## Task brief
Copy, without a single change, each line from the one that holds "class: Mammalia" to the bottom of the entries below, and drop any pictures.

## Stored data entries
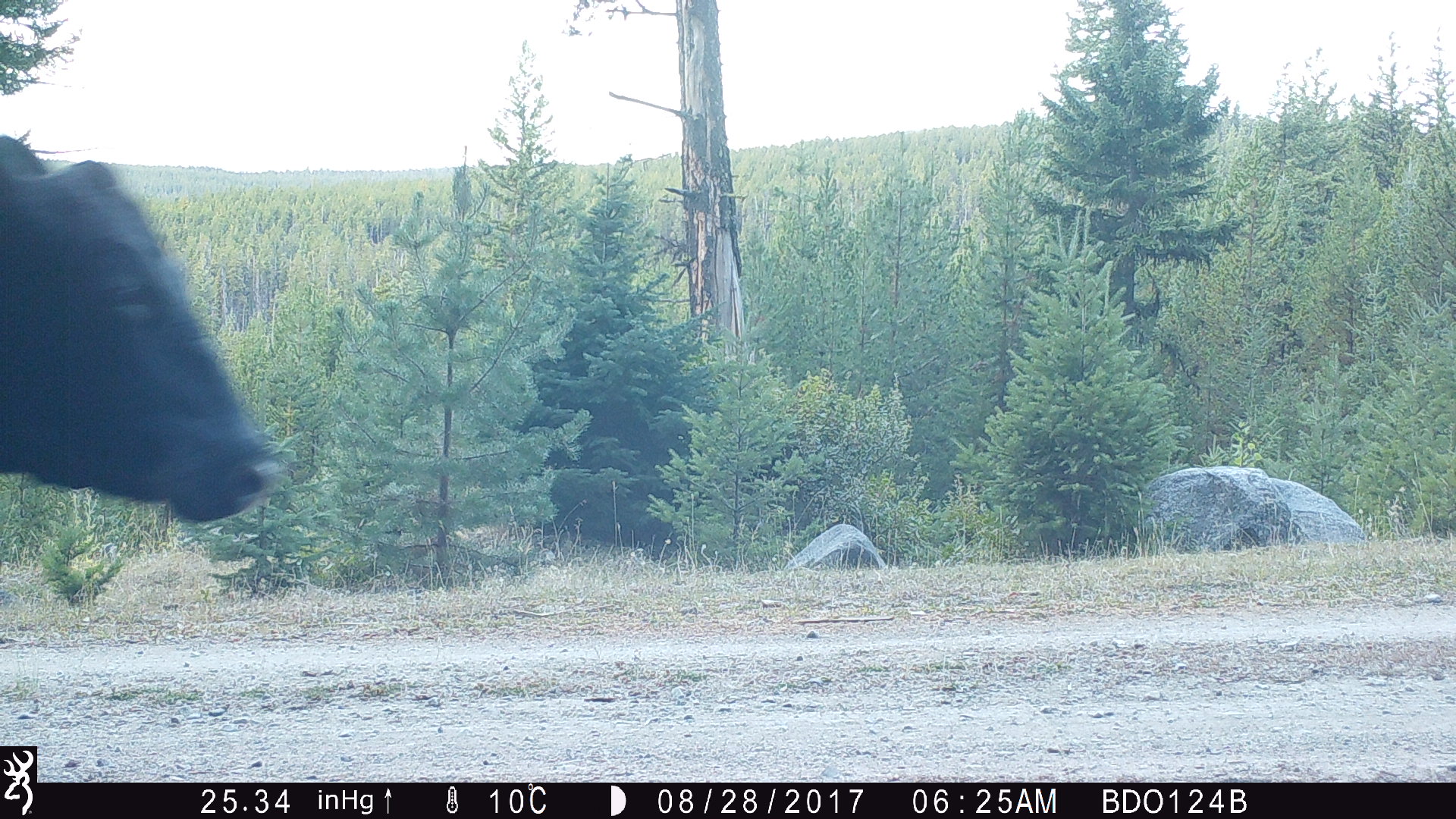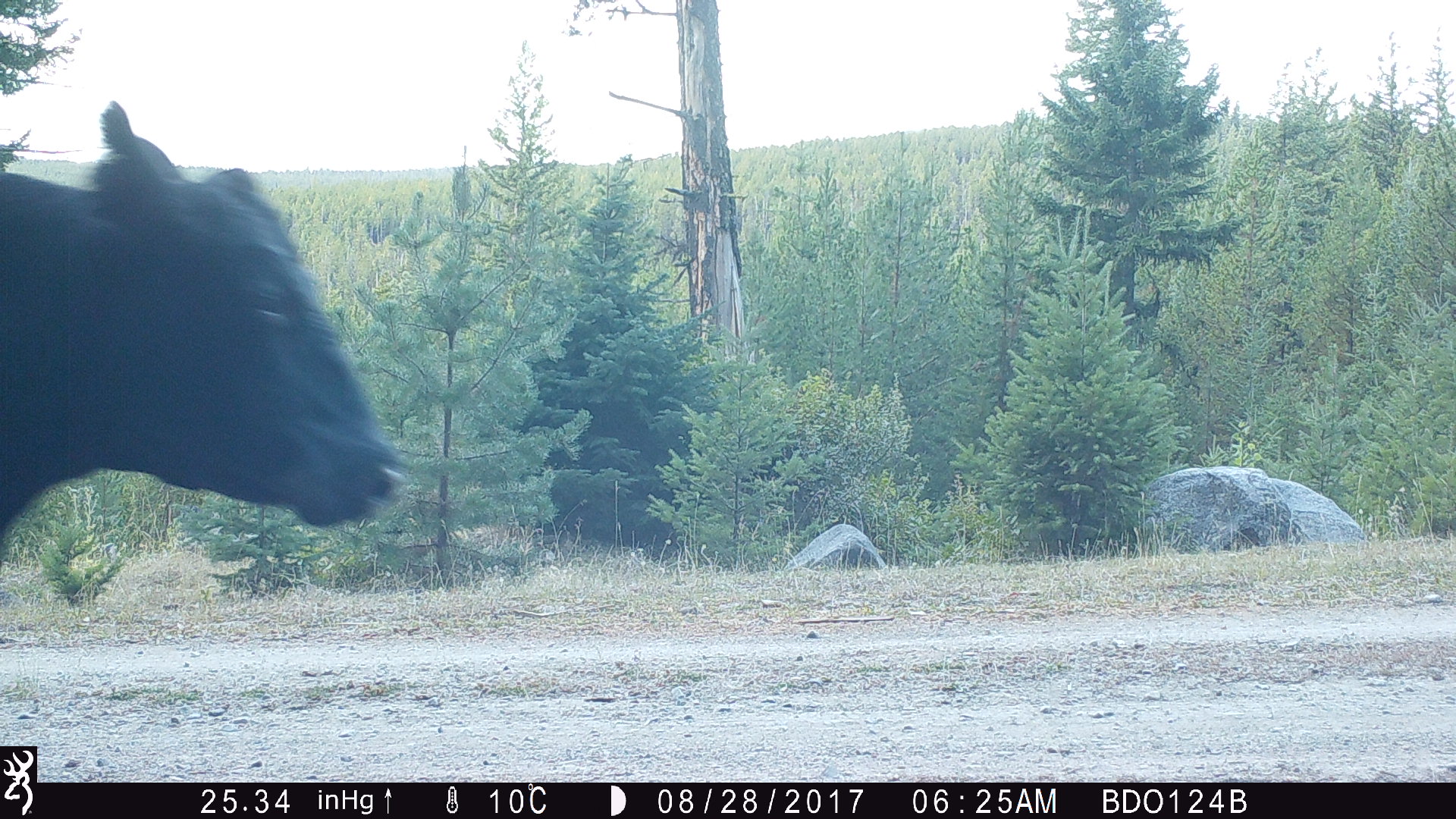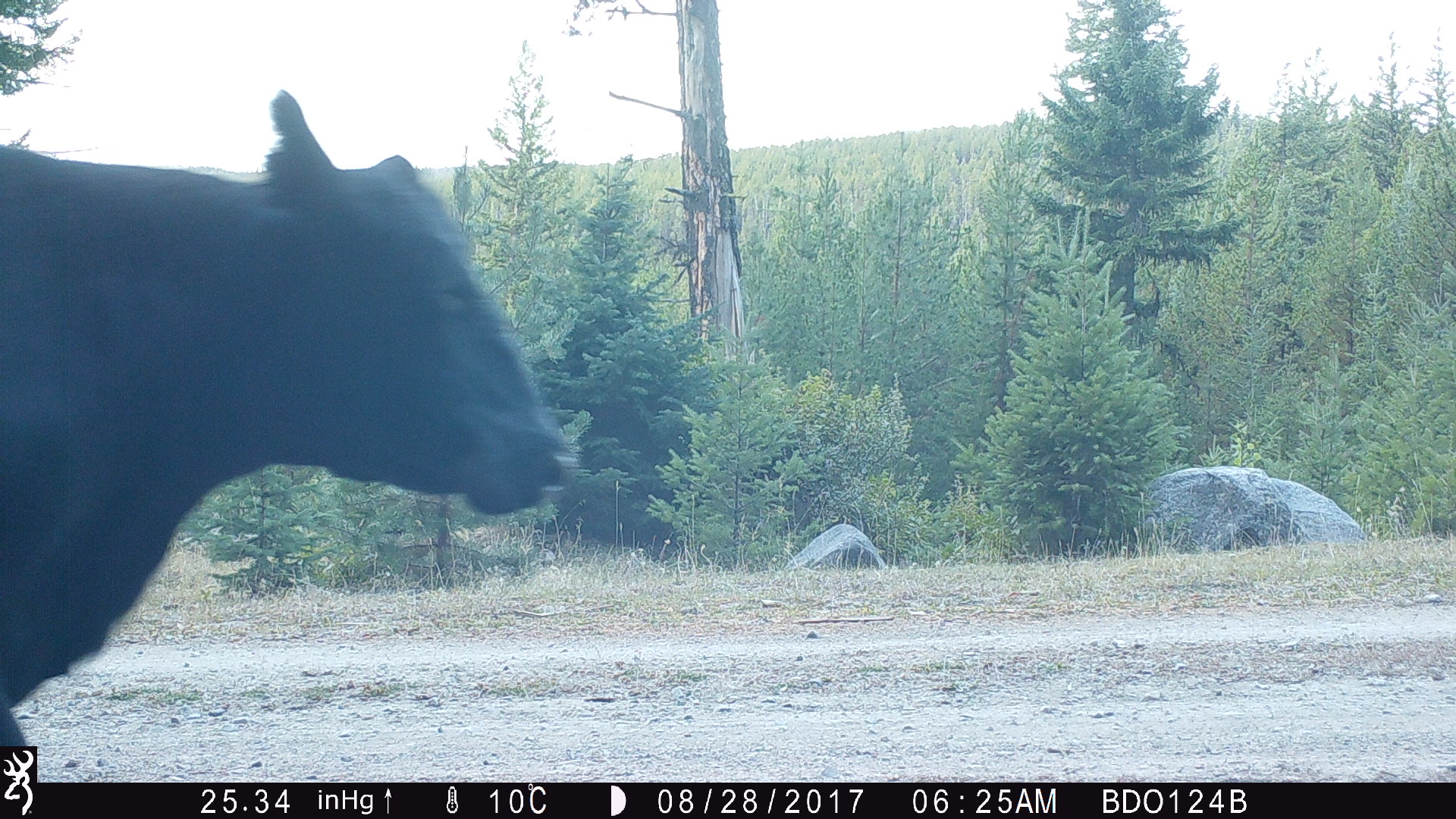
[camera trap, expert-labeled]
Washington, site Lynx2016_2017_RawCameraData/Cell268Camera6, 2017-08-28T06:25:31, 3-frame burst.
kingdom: Animalia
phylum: Chordata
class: Mammalia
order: Artiodactyla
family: Bovidae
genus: Bos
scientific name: Bos taurus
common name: domestic cattle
Domestic cattle (Bos taurus). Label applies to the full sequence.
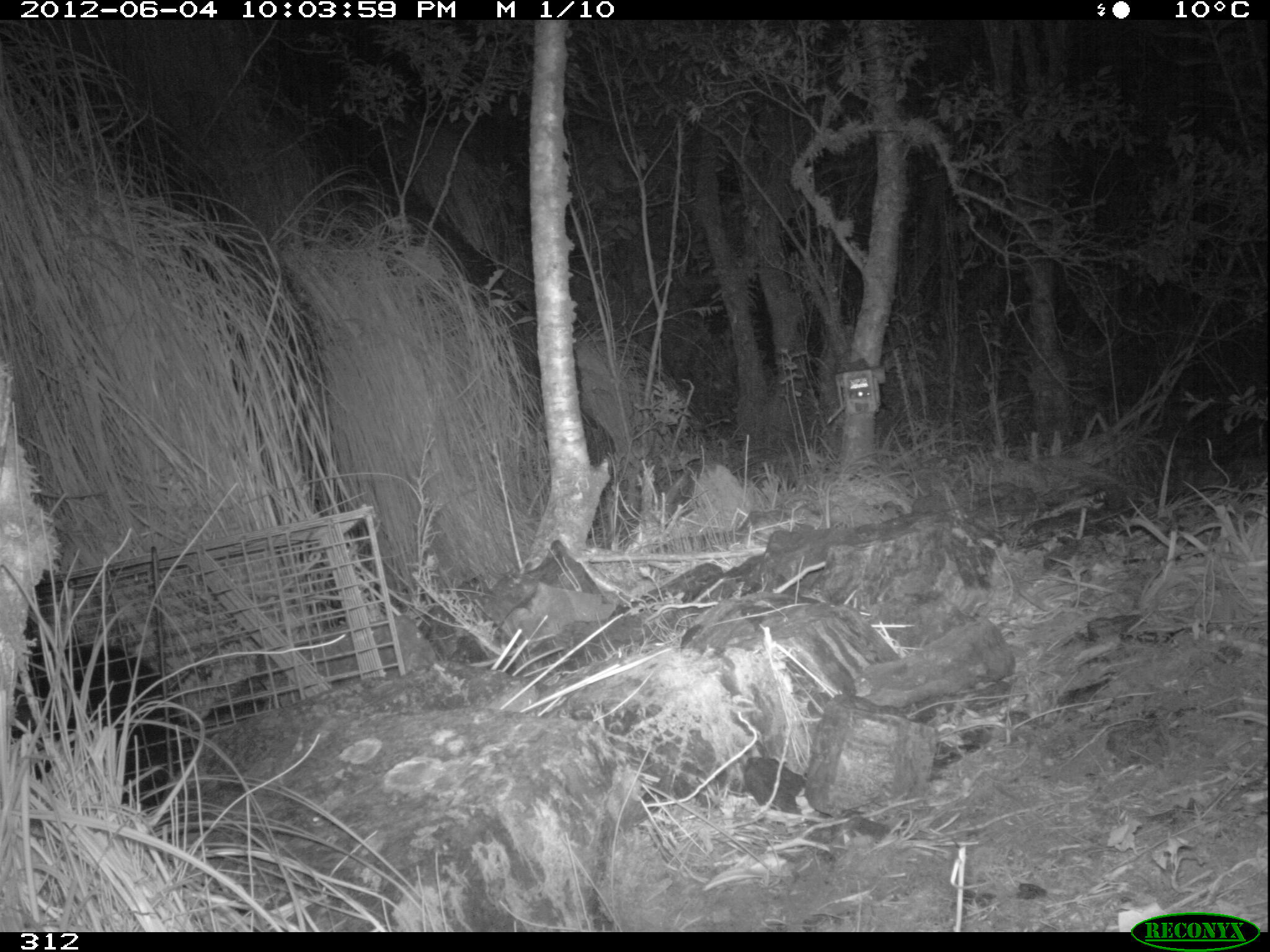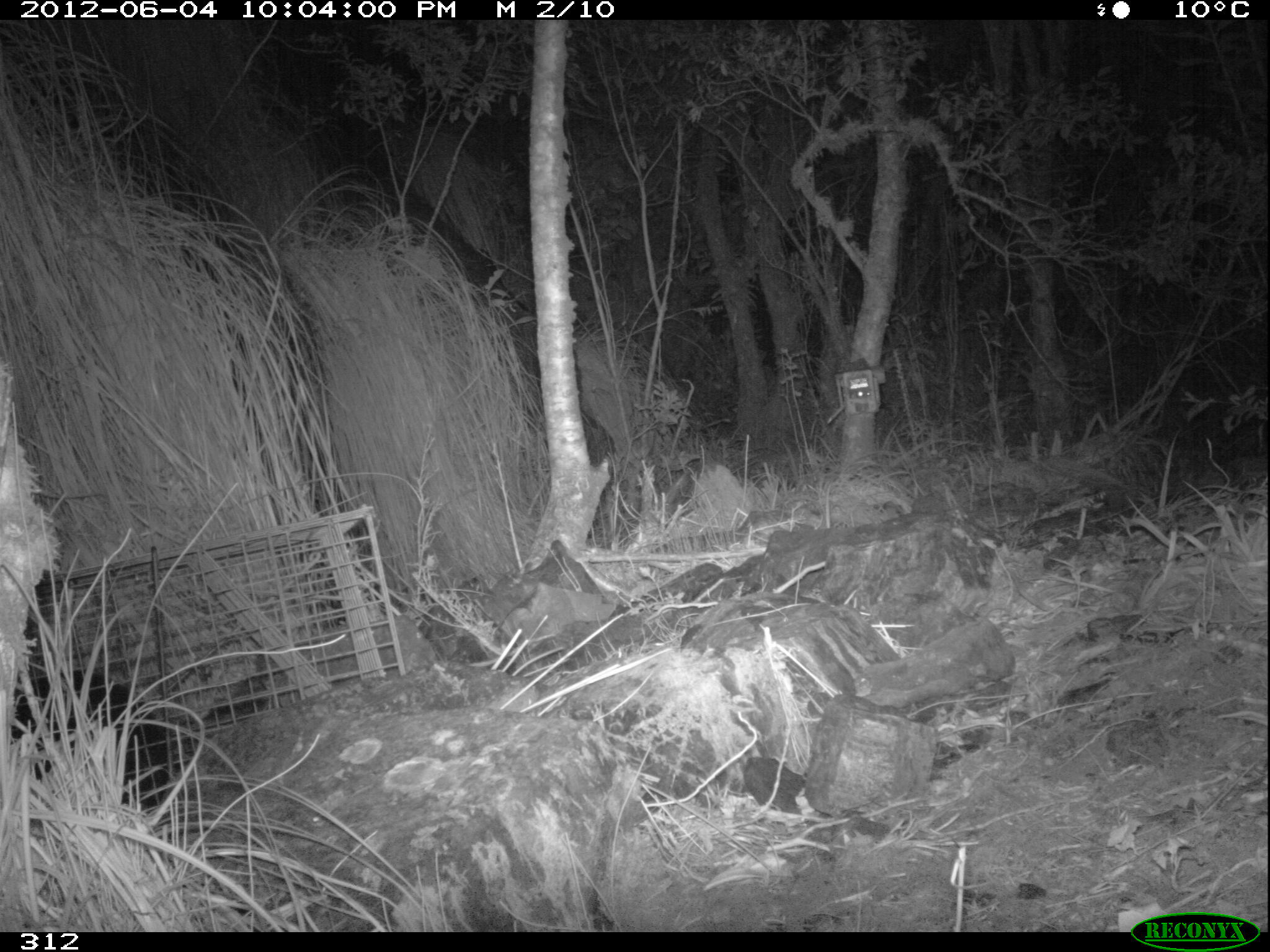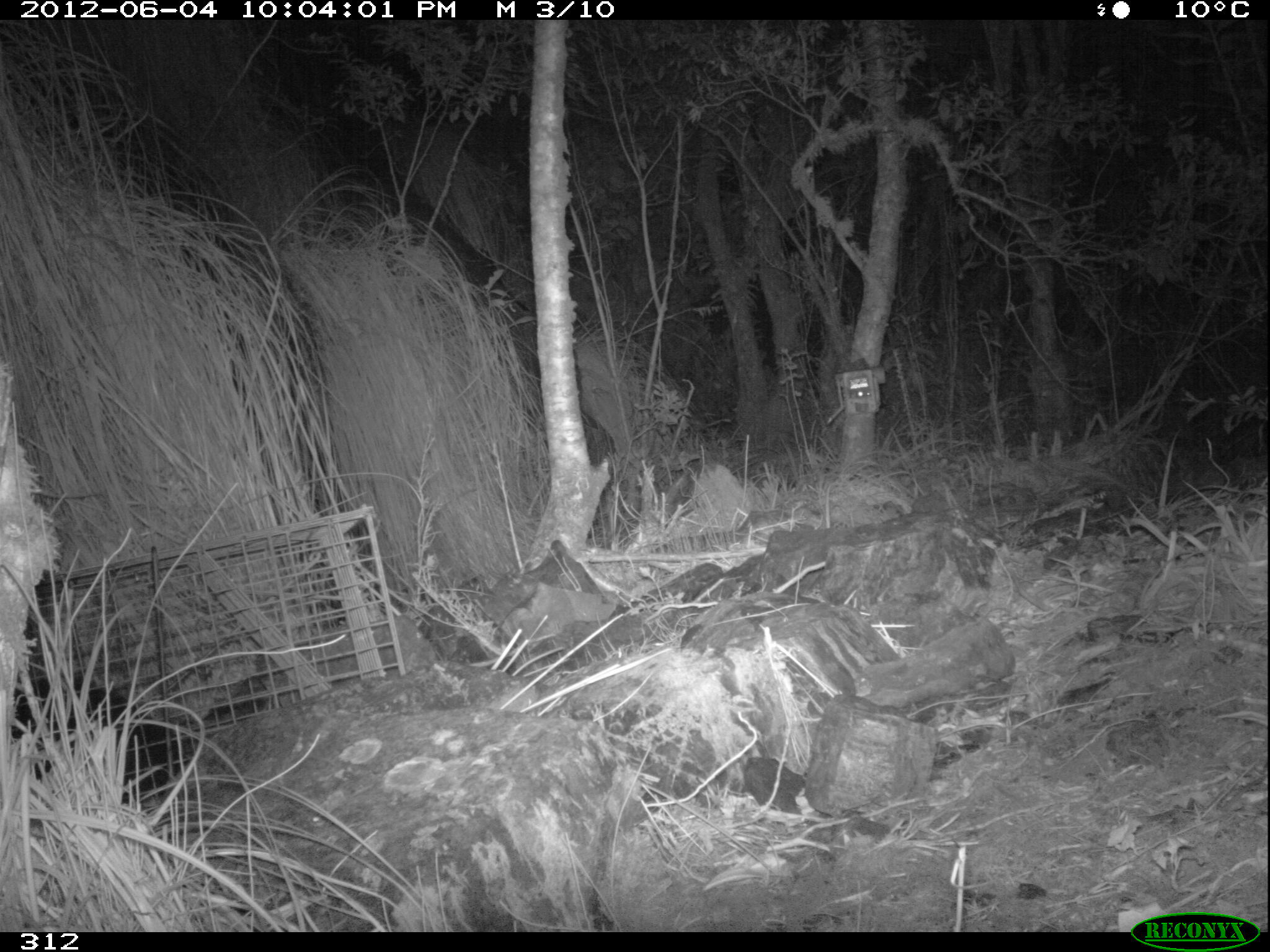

## Answer below
class: Mammalia
order: Artiodactyla
family: Bovidae
genus: Bos
scientific name: Bos taurus
common name: domestic cattle
Domestic cattle (Bos taurus). Label applies to the full sequence.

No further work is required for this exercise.